One of the fastest growing crimes today is that of identity theft. Identity theft is the deliberate use of someone else’s identity, usually as a method to gain a financial advantage or obtain credit and other benefits in the other person’s name, and perhaps to the other person’s disadvantage or loss (Wikipedia). When a person has their identity stolen, there is no end to the harm the person who stole it can do.
Similarly, the Bible tells us soon after God created the first man and woman, they had their identities stolen. Satan tempted Eve to believe that she would not really be fulfilled unless she rejected God’s prohibition not to eat of the tree of the knowledge of good and evil and ate of the forbidden fruit. She believed him and ate and gave it to her husband as well. Immediately, they both knew that they had been deceived and that their true identities as creatures made in the image and likeness of God were hijacked. Mankind left the Garden, not only having lost the knowledge of God, but of themselves as well.
The sad commentary is not only did Adam and Eve suffer a loss of identity; the entire human race did as well due to our connection to our first parents. The Bible immediately tells us how Cain struck down his brother Abel because God accepted Abel’s sacrifice and rejected Cain’s. Instead of dealing with God about his rejection, Cain lashes out at his brother. And that is the sad history of the human race. People made in the image and likenesses of God are struggling to discover who they are. Having lost their hold on God from whom alone true identity is derived, they seek to discover it the only way they know how—by comparing themselves to others.
The world seeks to persuade us that we will only find our true identity in something external.

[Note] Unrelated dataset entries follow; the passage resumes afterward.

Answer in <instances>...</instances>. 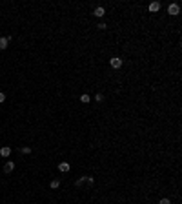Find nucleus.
I'll return each mask as SVG.
<instances>
[{"instance_id": "1", "label": "nucleus", "mask_w": 182, "mask_h": 204, "mask_svg": "<svg viewBox=\"0 0 182 204\" xmlns=\"http://www.w3.org/2000/svg\"><path fill=\"white\" fill-rule=\"evenodd\" d=\"M109 66H111L113 69H119V68L122 66V58H119V57H113L111 60H109Z\"/></svg>"}, {"instance_id": "2", "label": "nucleus", "mask_w": 182, "mask_h": 204, "mask_svg": "<svg viewBox=\"0 0 182 204\" xmlns=\"http://www.w3.org/2000/svg\"><path fill=\"white\" fill-rule=\"evenodd\" d=\"M179 11H180V7L177 6V4H169V7H168L169 15H179Z\"/></svg>"}, {"instance_id": "3", "label": "nucleus", "mask_w": 182, "mask_h": 204, "mask_svg": "<svg viewBox=\"0 0 182 204\" xmlns=\"http://www.w3.org/2000/svg\"><path fill=\"white\" fill-rule=\"evenodd\" d=\"M13 170H15V162L7 161V162H6V166H4V171H6V173H11Z\"/></svg>"}, {"instance_id": "4", "label": "nucleus", "mask_w": 182, "mask_h": 204, "mask_svg": "<svg viewBox=\"0 0 182 204\" xmlns=\"http://www.w3.org/2000/svg\"><path fill=\"white\" fill-rule=\"evenodd\" d=\"M0 155H2V157H9V155H11V148H9V146H4L2 150H0Z\"/></svg>"}, {"instance_id": "5", "label": "nucleus", "mask_w": 182, "mask_h": 204, "mask_svg": "<svg viewBox=\"0 0 182 204\" xmlns=\"http://www.w3.org/2000/svg\"><path fill=\"white\" fill-rule=\"evenodd\" d=\"M58 170H60L62 173L69 171V164H67V162H60V164H58Z\"/></svg>"}, {"instance_id": "6", "label": "nucleus", "mask_w": 182, "mask_h": 204, "mask_svg": "<svg viewBox=\"0 0 182 204\" xmlns=\"http://www.w3.org/2000/svg\"><path fill=\"white\" fill-rule=\"evenodd\" d=\"M7 44H9V38H7V37H2V38H0V49H6Z\"/></svg>"}, {"instance_id": "7", "label": "nucleus", "mask_w": 182, "mask_h": 204, "mask_svg": "<svg viewBox=\"0 0 182 204\" xmlns=\"http://www.w3.org/2000/svg\"><path fill=\"white\" fill-rule=\"evenodd\" d=\"M93 15H95V17H104V7H95V11H93Z\"/></svg>"}, {"instance_id": "8", "label": "nucleus", "mask_w": 182, "mask_h": 204, "mask_svg": "<svg viewBox=\"0 0 182 204\" xmlns=\"http://www.w3.org/2000/svg\"><path fill=\"white\" fill-rule=\"evenodd\" d=\"M159 9H160V4H159V2H151V4H149V11L155 13V11H159Z\"/></svg>"}, {"instance_id": "9", "label": "nucleus", "mask_w": 182, "mask_h": 204, "mask_svg": "<svg viewBox=\"0 0 182 204\" xmlns=\"http://www.w3.org/2000/svg\"><path fill=\"white\" fill-rule=\"evenodd\" d=\"M49 186H51L53 190H55V188H58V186H60V181H58V179H55V181H51V184H49Z\"/></svg>"}, {"instance_id": "10", "label": "nucleus", "mask_w": 182, "mask_h": 204, "mask_svg": "<svg viewBox=\"0 0 182 204\" xmlns=\"http://www.w3.org/2000/svg\"><path fill=\"white\" fill-rule=\"evenodd\" d=\"M80 102H84V104H86V102H89V95H86V93H84V95L80 97Z\"/></svg>"}, {"instance_id": "11", "label": "nucleus", "mask_w": 182, "mask_h": 204, "mask_svg": "<svg viewBox=\"0 0 182 204\" xmlns=\"http://www.w3.org/2000/svg\"><path fill=\"white\" fill-rule=\"evenodd\" d=\"M20 151H22V153H26V155H27V153H31V148H22Z\"/></svg>"}, {"instance_id": "12", "label": "nucleus", "mask_w": 182, "mask_h": 204, "mask_svg": "<svg viewBox=\"0 0 182 204\" xmlns=\"http://www.w3.org/2000/svg\"><path fill=\"white\" fill-rule=\"evenodd\" d=\"M159 204H171V201H169V199H162Z\"/></svg>"}, {"instance_id": "13", "label": "nucleus", "mask_w": 182, "mask_h": 204, "mask_svg": "<svg viewBox=\"0 0 182 204\" xmlns=\"http://www.w3.org/2000/svg\"><path fill=\"white\" fill-rule=\"evenodd\" d=\"M6 100V95H4V93H0V102H4Z\"/></svg>"}]
</instances>
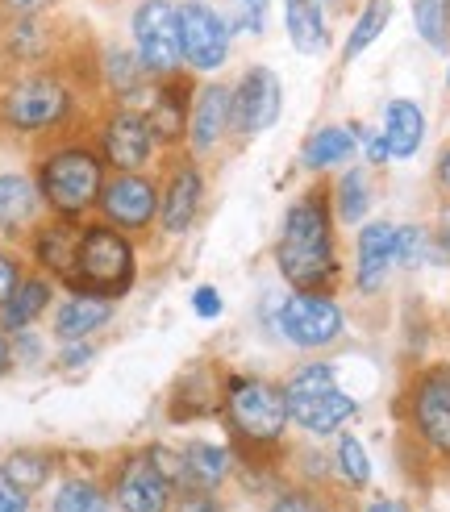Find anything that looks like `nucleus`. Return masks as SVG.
<instances>
[{"mask_svg": "<svg viewBox=\"0 0 450 512\" xmlns=\"http://www.w3.org/2000/svg\"><path fill=\"white\" fill-rule=\"evenodd\" d=\"M334 200L325 188L300 192L280 225L275 242V267L284 284L296 292H330L342 275L338 263V238H334Z\"/></svg>", "mask_w": 450, "mask_h": 512, "instance_id": "nucleus-1", "label": "nucleus"}, {"mask_svg": "<svg viewBox=\"0 0 450 512\" xmlns=\"http://www.w3.org/2000/svg\"><path fill=\"white\" fill-rule=\"evenodd\" d=\"M80 109V92H75L71 75L55 67L21 71L0 88V125L17 138H50L71 125Z\"/></svg>", "mask_w": 450, "mask_h": 512, "instance_id": "nucleus-2", "label": "nucleus"}, {"mask_svg": "<svg viewBox=\"0 0 450 512\" xmlns=\"http://www.w3.org/2000/svg\"><path fill=\"white\" fill-rule=\"evenodd\" d=\"M34 179H38V192H42V204L50 217L80 221L96 209L100 188H105V179H109V167L96 146L63 142L38 159Z\"/></svg>", "mask_w": 450, "mask_h": 512, "instance_id": "nucleus-3", "label": "nucleus"}, {"mask_svg": "<svg viewBox=\"0 0 450 512\" xmlns=\"http://www.w3.org/2000/svg\"><path fill=\"white\" fill-rule=\"evenodd\" d=\"M138 284V246L109 221H92L80 229L75 271L63 279L67 292H92L105 300H125Z\"/></svg>", "mask_w": 450, "mask_h": 512, "instance_id": "nucleus-4", "label": "nucleus"}, {"mask_svg": "<svg viewBox=\"0 0 450 512\" xmlns=\"http://www.w3.org/2000/svg\"><path fill=\"white\" fill-rule=\"evenodd\" d=\"M221 417L242 446H280L292 425L284 383H271L263 375H225L221 383Z\"/></svg>", "mask_w": 450, "mask_h": 512, "instance_id": "nucleus-5", "label": "nucleus"}, {"mask_svg": "<svg viewBox=\"0 0 450 512\" xmlns=\"http://www.w3.org/2000/svg\"><path fill=\"white\" fill-rule=\"evenodd\" d=\"M284 396H288V417L313 438H330L342 433L350 421L359 417V400L350 396L338 383L334 363H305L284 379Z\"/></svg>", "mask_w": 450, "mask_h": 512, "instance_id": "nucleus-6", "label": "nucleus"}, {"mask_svg": "<svg viewBox=\"0 0 450 512\" xmlns=\"http://www.w3.org/2000/svg\"><path fill=\"white\" fill-rule=\"evenodd\" d=\"M130 46L138 50L150 80L188 71L180 46V0H138L130 13Z\"/></svg>", "mask_w": 450, "mask_h": 512, "instance_id": "nucleus-7", "label": "nucleus"}, {"mask_svg": "<svg viewBox=\"0 0 450 512\" xmlns=\"http://www.w3.org/2000/svg\"><path fill=\"white\" fill-rule=\"evenodd\" d=\"M275 329L280 338L305 354H317V350H330L342 334H346V313L342 304L334 300V292H296L280 300L275 309Z\"/></svg>", "mask_w": 450, "mask_h": 512, "instance_id": "nucleus-8", "label": "nucleus"}, {"mask_svg": "<svg viewBox=\"0 0 450 512\" xmlns=\"http://www.w3.org/2000/svg\"><path fill=\"white\" fill-rule=\"evenodd\" d=\"M96 150L109 171H146L159 155V138L150 130V117L138 105H113L96 125Z\"/></svg>", "mask_w": 450, "mask_h": 512, "instance_id": "nucleus-9", "label": "nucleus"}, {"mask_svg": "<svg viewBox=\"0 0 450 512\" xmlns=\"http://www.w3.org/2000/svg\"><path fill=\"white\" fill-rule=\"evenodd\" d=\"M180 46L192 75H217L234 55V34L213 0H180Z\"/></svg>", "mask_w": 450, "mask_h": 512, "instance_id": "nucleus-10", "label": "nucleus"}, {"mask_svg": "<svg viewBox=\"0 0 450 512\" xmlns=\"http://www.w3.org/2000/svg\"><path fill=\"white\" fill-rule=\"evenodd\" d=\"M96 213L130 238L146 234L150 225H159V184L146 171H113L100 188Z\"/></svg>", "mask_w": 450, "mask_h": 512, "instance_id": "nucleus-11", "label": "nucleus"}, {"mask_svg": "<svg viewBox=\"0 0 450 512\" xmlns=\"http://www.w3.org/2000/svg\"><path fill=\"white\" fill-rule=\"evenodd\" d=\"M230 92H234V125H230V134L238 142H250V138L267 134L284 113V84L267 63H250L230 84Z\"/></svg>", "mask_w": 450, "mask_h": 512, "instance_id": "nucleus-12", "label": "nucleus"}, {"mask_svg": "<svg viewBox=\"0 0 450 512\" xmlns=\"http://www.w3.org/2000/svg\"><path fill=\"white\" fill-rule=\"evenodd\" d=\"M200 209H205V171H200L196 155L171 159L159 184V229L167 238H188L200 221Z\"/></svg>", "mask_w": 450, "mask_h": 512, "instance_id": "nucleus-13", "label": "nucleus"}, {"mask_svg": "<svg viewBox=\"0 0 450 512\" xmlns=\"http://www.w3.org/2000/svg\"><path fill=\"white\" fill-rule=\"evenodd\" d=\"M409 421L425 446L450 454V363L417 375L409 392Z\"/></svg>", "mask_w": 450, "mask_h": 512, "instance_id": "nucleus-14", "label": "nucleus"}, {"mask_svg": "<svg viewBox=\"0 0 450 512\" xmlns=\"http://www.w3.org/2000/svg\"><path fill=\"white\" fill-rule=\"evenodd\" d=\"M113 500L121 512H171L175 483L159 471V463L146 454L125 458L113 475Z\"/></svg>", "mask_w": 450, "mask_h": 512, "instance_id": "nucleus-15", "label": "nucleus"}, {"mask_svg": "<svg viewBox=\"0 0 450 512\" xmlns=\"http://www.w3.org/2000/svg\"><path fill=\"white\" fill-rule=\"evenodd\" d=\"M234 125V92L221 80H205L192 96V117H188V155L205 159L230 138Z\"/></svg>", "mask_w": 450, "mask_h": 512, "instance_id": "nucleus-16", "label": "nucleus"}, {"mask_svg": "<svg viewBox=\"0 0 450 512\" xmlns=\"http://www.w3.org/2000/svg\"><path fill=\"white\" fill-rule=\"evenodd\" d=\"M192 96H196L192 71L155 80V92H150V100H146V117H150V130H155L159 146H188Z\"/></svg>", "mask_w": 450, "mask_h": 512, "instance_id": "nucleus-17", "label": "nucleus"}, {"mask_svg": "<svg viewBox=\"0 0 450 512\" xmlns=\"http://www.w3.org/2000/svg\"><path fill=\"white\" fill-rule=\"evenodd\" d=\"M96 75H100V84H105V92L113 96V105H138V100H150V92H155V80H150V71L142 67L138 50L125 42H109L100 50Z\"/></svg>", "mask_w": 450, "mask_h": 512, "instance_id": "nucleus-18", "label": "nucleus"}, {"mask_svg": "<svg viewBox=\"0 0 450 512\" xmlns=\"http://www.w3.org/2000/svg\"><path fill=\"white\" fill-rule=\"evenodd\" d=\"M396 267V225L392 221H367L355 242V284L359 292H380Z\"/></svg>", "mask_w": 450, "mask_h": 512, "instance_id": "nucleus-19", "label": "nucleus"}, {"mask_svg": "<svg viewBox=\"0 0 450 512\" xmlns=\"http://www.w3.org/2000/svg\"><path fill=\"white\" fill-rule=\"evenodd\" d=\"M0 50L17 67H42L59 50V30L50 17H9L0 21Z\"/></svg>", "mask_w": 450, "mask_h": 512, "instance_id": "nucleus-20", "label": "nucleus"}, {"mask_svg": "<svg viewBox=\"0 0 450 512\" xmlns=\"http://www.w3.org/2000/svg\"><path fill=\"white\" fill-rule=\"evenodd\" d=\"M117 313V300H105V296H92V292H67L55 309V325L50 334L55 342H92V334H100Z\"/></svg>", "mask_w": 450, "mask_h": 512, "instance_id": "nucleus-21", "label": "nucleus"}, {"mask_svg": "<svg viewBox=\"0 0 450 512\" xmlns=\"http://www.w3.org/2000/svg\"><path fill=\"white\" fill-rule=\"evenodd\" d=\"M42 209L46 204L30 171H0V238H17L21 229H34Z\"/></svg>", "mask_w": 450, "mask_h": 512, "instance_id": "nucleus-22", "label": "nucleus"}, {"mask_svg": "<svg viewBox=\"0 0 450 512\" xmlns=\"http://www.w3.org/2000/svg\"><path fill=\"white\" fill-rule=\"evenodd\" d=\"M284 9V34H288V46L296 55L305 59H317L330 50L334 34H330V17H325V5L321 0H280Z\"/></svg>", "mask_w": 450, "mask_h": 512, "instance_id": "nucleus-23", "label": "nucleus"}, {"mask_svg": "<svg viewBox=\"0 0 450 512\" xmlns=\"http://www.w3.org/2000/svg\"><path fill=\"white\" fill-rule=\"evenodd\" d=\"M80 229L75 221H63V217H50L46 225L34 229V263L42 267V275L50 279H63L75 271V250H80Z\"/></svg>", "mask_w": 450, "mask_h": 512, "instance_id": "nucleus-24", "label": "nucleus"}, {"mask_svg": "<svg viewBox=\"0 0 450 512\" xmlns=\"http://www.w3.org/2000/svg\"><path fill=\"white\" fill-rule=\"evenodd\" d=\"M234 471V458L225 446L192 442L180 450V492H213Z\"/></svg>", "mask_w": 450, "mask_h": 512, "instance_id": "nucleus-25", "label": "nucleus"}, {"mask_svg": "<svg viewBox=\"0 0 450 512\" xmlns=\"http://www.w3.org/2000/svg\"><path fill=\"white\" fill-rule=\"evenodd\" d=\"M384 138H388V155L392 159H413L421 142H425V113L417 100L409 96H396L384 105Z\"/></svg>", "mask_w": 450, "mask_h": 512, "instance_id": "nucleus-26", "label": "nucleus"}, {"mask_svg": "<svg viewBox=\"0 0 450 512\" xmlns=\"http://www.w3.org/2000/svg\"><path fill=\"white\" fill-rule=\"evenodd\" d=\"M50 304H55V279L50 275H25L17 284V292L9 296V304L0 309V325H5L9 334L34 329V321L42 313H50Z\"/></svg>", "mask_w": 450, "mask_h": 512, "instance_id": "nucleus-27", "label": "nucleus"}, {"mask_svg": "<svg viewBox=\"0 0 450 512\" xmlns=\"http://www.w3.org/2000/svg\"><path fill=\"white\" fill-rule=\"evenodd\" d=\"M355 150H359V138L350 125H321V130H313L305 138V146H300V167L305 171H334V167L355 159Z\"/></svg>", "mask_w": 450, "mask_h": 512, "instance_id": "nucleus-28", "label": "nucleus"}, {"mask_svg": "<svg viewBox=\"0 0 450 512\" xmlns=\"http://www.w3.org/2000/svg\"><path fill=\"white\" fill-rule=\"evenodd\" d=\"M388 21H392V0H363V9L342 42V67H350L359 55H367V50L380 42V34L388 30Z\"/></svg>", "mask_w": 450, "mask_h": 512, "instance_id": "nucleus-29", "label": "nucleus"}, {"mask_svg": "<svg viewBox=\"0 0 450 512\" xmlns=\"http://www.w3.org/2000/svg\"><path fill=\"white\" fill-rule=\"evenodd\" d=\"M334 200V217L342 225H359L371 213V171L367 167H346L342 179L330 188Z\"/></svg>", "mask_w": 450, "mask_h": 512, "instance_id": "nucleus-30", "label": "nucleus"}, {"mask_svg": "<svg viewBox=\"0 0 450 512\" xmlns=\"http://www.w3.org/2000/svg\"><path fill=\"white\" fill-rule=\"evenodd\" d=\"M50 471H55V458H50L46 450H13L5 463H0V475H5L13 488H21L25 496L38 492L50 479Z\"/></svg>", "mask_w": 450, "mask_h": 512, "instance_id": "nucleus-31", "label": "nucleus"}, {"mask_svg": "<svg viewBox=\"0 0 450 512\" xmlns=\"http://www.w3.org/2000/svg\"><path fill=\"white\" fill-rule=\"evenodd\" d=\"M430 263H446L438 242H434V229H425V225H396V267L417 271V267H430Z\"/></svg>", "mask_w": 450, "mask_h": 512, "instance_id": "nucleus-32", "label": "nucleus"}, {"mask_svg": "<svg viewBox=\"0 0 450 512\" xmlns=\"http://www.w3.org/2000/svg\"><path fill=\"white\" fill-rule=\"evenodd\" d=\"M413 30L430 50L450 55V0H413Z\"/></svg>", "mask_w": 450, "mask_h": 512, "instance_id": "nucleus-33", "label": "nucleus"}, {"mask_svg": "<svg viewBox=\"0 0 450 512\" xmlns=\"http://www.w3.org/2000/svg\"><path fill=\"white\" fill-rule=\"evenodd\" d=\"M50 512H113V508H109V496L92 479H63Z\"/></svg>", "mask_w": 450, "mask_h": 512, "instance_id": "nucleus-34", "label": "nucleus"}, {"mask_svg": "<svg viewBox=\"0 0 450 512\" xmlns=\"http://www.w3.org/2000/svg\"><path fill=\"white\" fill-rule=\"evenodd\" d=\"M225 25L234 38H263L267 34V17H271V0H225Z\"/></svg>", "mask_w": 450, "mask_h": 512, "instance_id": "nucleus-35", "label": "nucleus"}, {"mask_svg": "<svg viewBox=\"0 0 450 512\" xmlns=\"http://www.w3.org/2000/svg\"><path fill=\"white\" fill-rule=\"evenodd\" d=\"M334 467H338V475L350 483V488H367L371 483V458H367V450H363V442L355 438V433H342L338 438Z\"/></svg>", "mask_w": 450, "mask_h": 512, "instance_id": "nucleus-36", "label": "nucleus"}, {"mask_svg": "<svg viewBox=\"0 0 450 512\" xmlns=\"http://www.w3.org/2000/svg\"><path fill=\"white\" fill-rule=\"evenodd\" d=\"M63 0H0V21L9 17H50Z\"/></svg>", "mask_w": 450, "mask_h": 512, "instance_id": "nucleus-37", "label": "nucleus"}, {"mask_svg": "<svg viewBox=\"0 0 450 512\" xmlns=\"http://www.w3.org/2000/svg\"><path fill=\"white\" fill-rule=\"evenodd\" d=\"M13 363L17 367H38L42 363V338L34 334V329H21V334H13Z\"/></svg>", "mask_w": 450, "mask_h": 512, "instance_id": "nucleus-38", "label": "nucleus"}, {"mask_svg": "<svg viewBox=\"0 0 450 512\" xmlns=\"http://www.w3.org/2000/svg\"><path fill=\"white\" fill-rule=\"evenodd\" d=\"M21 279H25L21 259H17V254H9V250H0V309H5V304H9V296L17 292Z\"/></svg>", "mask_w": 450, "mask_h": 512, "instance_id": "nucleus-39", "label": "nucleus"}, {"mask_svg": "<svg viewBox=\"0 0 450 512\" xmlns=\"http://www.w3.org/2000/svg\"><path fill=\"white\" fill-rule=\"evenodd\" d=\"M92 358H96V346H92V342H63L55 367H59V371H80V367L92 363Z\"/></svg>", "mask_w": 450, "mask_h": 512, "instance_id": "nucleus-40", "label": "nucleus"}, {"mask_svg": "<svg viewBox=\"0 0 450 512\" xmlns=\"http://www.w3.org/2000/svg\"><path fill=\"white\" fill-rule=\"evenodd\" d=\"M355 138H359V146H363V155H367V167H384V163H392V155H388V138H384V130H355Z\"/></svg>", "mask_w": 450, "mask_h": 512, "instance_id": "nucleus-41", "label": "nucleus"}, {"mask_svg": "<svg viewBox=\"0 0 450 512\" xmlns=\"http://www.w3.org/2000/svg\"><path fill=\"white\" fill-rule=\"evenodd\" d=\"M192 313H196V317H205V321L221 317V292H217L213 284L192 288Z\"/></svg>", "mask_w": 450, "mask_h": 512, "instance_id": "nucleus-42", "label": "nucleus"}, {"mask_svg": "<svg viewBox=\"0 0 450 512\" xmlns=\"http://www.w3.org/2000/svg\"><path fill=\"white\" fill-rule=\"evenodd\" d=\"M171 512H221V504L213 500V492H184L171 504Z\"/></svg>", "mask_w": 450, "mask_h": 512, "instance_id": "nucleus-43", "label": "nucleus"}, {"mask_svg": "<svg viewBox=\"0 0 450 512\" xmlns=\"http://www.w3.org/2000/svg\"><path fill=\"white\" fill-rule=\"evenodd\" d=\"M271 512H321V504L313 496H305V492H284L280 500L271 504Z\"/></svg>", "mask_w": 450, "mask_h": 512, "instance_id": "nucleus-44", "label": "nucleus"}, {"mask_svg": "<svg viewBox=\"0 0 450 512\" xmlns=\"http://www.w3.org/2000/svg\"><path fill=\"white\" fill-rule=\"evenodd\" d=\"M30 508V496H25L21 488H13V483L0 475V512H25Z\"/></svg>", "mask_w": 450, "mask_h": 512, "instance_id": "nucleus-45", "label": "nucleus"}, {"mask_svg": "<svg viewBox=\"0 0 450 512\" xmlns=\"http://www.w3.org/2000/svg\"><path fill=\"white\" fill-rule=\"evenodd\" d=\"M434 242H438V250H442V259L450 263V204L438 213V225H434Z\"/></svg>", "mask_w": 450, "mask_h": 512, "instance_id": "nucleus-46", "label": "nucleus"}, {"mask_svg": "<svg viewBox=\"0 0 450 512\" xmlns=\"http://www.w3.org/2000/svg\"><path fill=\"white\" fill-rule=\"evenodd\" d=\"M13 367H17V363H13V338H9V329L0 325V379H5Z\"/></svg>", "mask_w": 450, "mask_h": 512, "instance_id": "nucleus-47", "label": "nucleus"}, {"mask_svg": "<svg viewBox=\"0 0 450 512\" xmlns=\"http://www.w3.org/2000/svg\"><path fill=\"white\" fill-rule=\"evenodd\" d=\"M438 188L450 196V146H446L442 155H438Z\"/></svg>", "mask_w": 450, "mask_h": 512, "instance_id": "nucleus-48", "label": "nucleus"}, {"mask_svg": "<svg viewBox=\"0 0 450 512\" xmlns=\"http://www.w3.org/2000/svg\"><path fill=\"white\" fill-rule=\"evenodd\" d=\"M367 512H409L400 500H375V504H367Z\"/></svg>", "mask_w": 450, "mask_h": 512, "instance_id": "nucleus-49", "label": "nucleus"}, {"mask_svg": "<svg viewBox=\"0 0 450 512\" xmlns=\"http://www.w3.org/2000/svg\"><path fill=\"white\" fill-rule=\"evenodd\" d=\"M321 5H342V0H321Z\"/></svg>", "mask_w": 450, "mask_h": 512, "instance_id": "nucleus-50", "label": "nucleus"}, {"mask_svg": "<svg viewBox=\"0 0 450 512\" xmlns=\"http://www.w3.org/2000/svg\"><path fill=\"white\" fill-rule=\"evenodd\" d=\"M446 92H450V67H446Z\"/></svg>", "mask_w": 450, "mask_h": 512, "instance_id": "nucleus-51", "label": "nucleus"}]
</instances>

While watching television the other night, in just an hour’s time, I was told I needed a certain soap to be cool, a certain car to be with it, and two babes on my arms to be a man. Women watching were told that to be feminine, they had to expose their bodies and sport a certain look. Other commercials told me my life wouldn’t be complete without purchasing the latest gadget. That’s how the world reinforces our insecurity; by telling us that only in this way can we really discover our true identity.
But the Bible teaches true identity is only derived from within— in a relationship with God. Only as we are rooted and grounded in God’s love for us in Christ can we form an identity that defines who we are, apart from anything external. In simple terms, only as we inwardly perceive who God has made us to be can we live out our true identity.
The ultimate example of one who knew his true identity is the One the Father sent into the world. Into this insecure world came Jesus, not only to redeem us from our sins, but also to give us a new identity.
One way to understand the difference between God’s way and the world’s way of achieving our identity is by observing the contrast between Jesus and his disciples during Passion Week. A few days before our Lord sat down to eat his final meal with them, they (the disciples), sensing that the kingdom was coming, were jockeying for position. Right before he entered the city, James and John made a power play for the chief positions (to sit at the right and left hand of the Messiah). Sent by the Master to the Upper Room to prepare the Passover, they had a full-blown argument as to which of them was the greatest.
Reading these accounts, it is evident these disciples have no earthly idea who they are. Because they are struggling with their identity, they try to find it the only way the world knows to do—by comparing themselves to others. It’s the notion that if I have more than you, if I know more than you, if I have more recognition than you, than naturally I’m greater. And the sad truth is, these disciples are not alone. Most of us continue to seek to form our identity by comparing ourselves to others.
In contrast, we see the Son of God in the Upper Room performing the lowly task of washing men’s feet (including the one who would betray him). Notice how John introduces it. Jesus is about to face the pain and humiliation of the cross, Judas is at the table as the one who would betray him, and the disciples don’t have a clue what is going on as they compare themselves to the others. Yet Jesus seems unmoved by this, knowing exactly who he is, where he had come from, and where he was going. In other words, he is perfectly secure in his Father in the midst of the chaos.